> THE PROBLEM
Each record should be given again exactly, and any picture in it left out.

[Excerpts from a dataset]

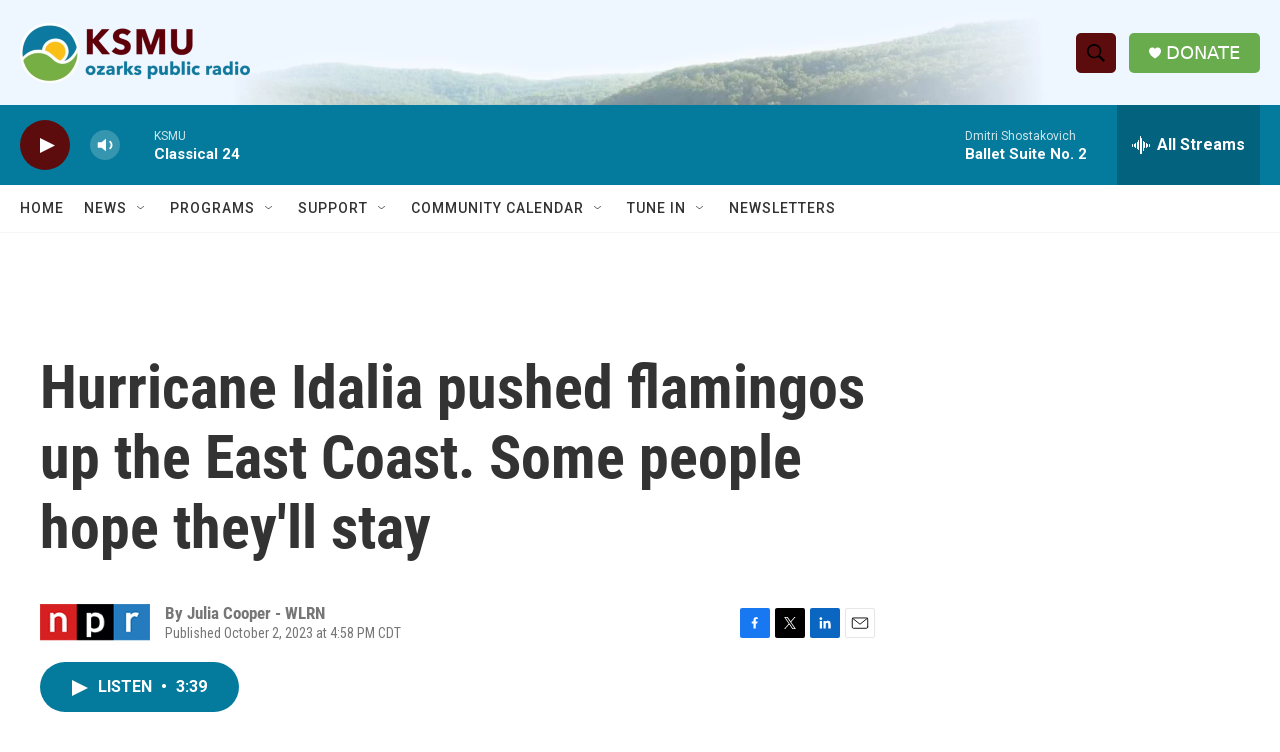

--- FILE ---
content_type: text/html; charset=utf-8
request_url: https://www.google.com/recaptcha/api2/aframe
body_size: 266
content:
<!DOCTYPE HTML><html><head><meta http-equiv="content-type" content="text/html; charset=UTF-8"></head><body><script nonce="c5PaRxPcViyV-ZJ9U0p0cw">/** Anti-fraud and anti-abuse applications only. See google.com/recaptcha */ try{var clients={'sodar':'https://pagead2.googlesyndication.com/pagead/sodar?'};window.addEventListener("message",function(a){try{if(a.source===window.parent){var b=JSON.parse(a.data);var c=clients[b['id']];if(c){var d=document.createElement('img');d.src=c+b['params']+'&rc='+(localStorage.getItem("rc::a")?sessionStorage.getItem("rc::b"):"");window.document.body.appendChild(d);sessionStorage.setItem("rc::e",parseInt(sessionStorage.getItem("rc::e")||0)+1);localStorage.setItem("rc::h",'1768845624366');}}}catch(b){}});window.parent.postMessage("_grecaptcha_ready", "*");}catch(b){}</script></body></html>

> SOLUTION TO THIS EXERCISE
--- FILE ---
content_type: text/html; charset=utf-8
request_url: https://www.google.com/recaptcha/api2/aframe
body_size: 266
content:
<!DOCTYPE HTML><html><head><meta http-equiv="content-type" content="text/html; charset=UTF-8"></head><body><script nonce="c5PaRxPcViyV-ZJ9U0p0cw">/** Anti-fraud and anti-abuse applications only. See google.com/recaptcha */ try{var clients={'sodar':'https://pagead2.googlesyndication.com/pagead/sodar?'};window.addEventListener("message",function(a){try{if(a.source===window.parent){var b=JSON.parse(a.data);var c=clients[b['id']];if(c){var d=document.createElement('img');d.src=c+b['params']+'&rc='+(localStorage.getItem("rc::a")?sessionStorage.getItem("rc::b"):"");window.document.body.appendChild(d);sessionStorage.setItem("rc::e",parseInt(sessionStorage.getItem("rc::e")||0)+1);localStorage.setItem("rc::h",'1768845624366');}}}catch(b){}});window.parent.postMessage("_grecaptcha_ready", "*");}catch(b){}</script></body></html>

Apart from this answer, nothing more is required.